## Exercise material
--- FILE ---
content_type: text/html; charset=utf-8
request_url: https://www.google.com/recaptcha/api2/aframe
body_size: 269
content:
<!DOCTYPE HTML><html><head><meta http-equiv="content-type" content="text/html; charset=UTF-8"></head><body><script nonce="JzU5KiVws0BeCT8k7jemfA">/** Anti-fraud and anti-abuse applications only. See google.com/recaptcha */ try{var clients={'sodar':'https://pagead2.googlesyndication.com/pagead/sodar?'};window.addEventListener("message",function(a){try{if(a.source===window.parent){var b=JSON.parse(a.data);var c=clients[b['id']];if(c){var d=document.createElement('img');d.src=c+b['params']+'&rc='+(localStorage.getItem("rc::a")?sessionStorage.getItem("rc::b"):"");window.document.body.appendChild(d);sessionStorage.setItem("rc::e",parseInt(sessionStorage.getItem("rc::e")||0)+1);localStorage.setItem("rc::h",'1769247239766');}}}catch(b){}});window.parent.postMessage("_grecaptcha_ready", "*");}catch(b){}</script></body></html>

## Task to complete
All entries above are to be transcribed verbatim.

## Result below
--- FILE ---
content_type: text/html; charset=utf-8
request_url: https://www.google.com/recaptcha/api2/aframe
body_size: 269
content:
<!DOCTYPE HTML><html><head><meta http-equiv="content-type" content="text/html; charset=UTF-8"></head><body><script nonce="JzU5KiVws0BeCT8k7jemfA">/** Anti-fraud and anti-abuse applications only. See google.com/recaptcha */ try{var clients={'sodar':'https://pagead2.googlesyndication.com/pagead/sodar?'};window.addEventListener("message",function(a){try{if(a.source===window.parent){var b=JSON.parse(a.data);var c=clients[b['id']];if(c){var d=document.createElement('img');d.src=c+b['params']+'&rc='+(localStorage.getItem("rc::a")?sessionStorage.getItem("rc::b"):"");window.document.body.appendChild(d);sessionStorage.setItem("rc::e",parseInt(sessionStorage.getItem("rc::e")||0)+1);localStorage.setItem("rc::h",'1769247239766');}}}catch(b){}});window.parent.postMessage("_grecaptcha_ready", "*");}catch(b){}</script></body></html>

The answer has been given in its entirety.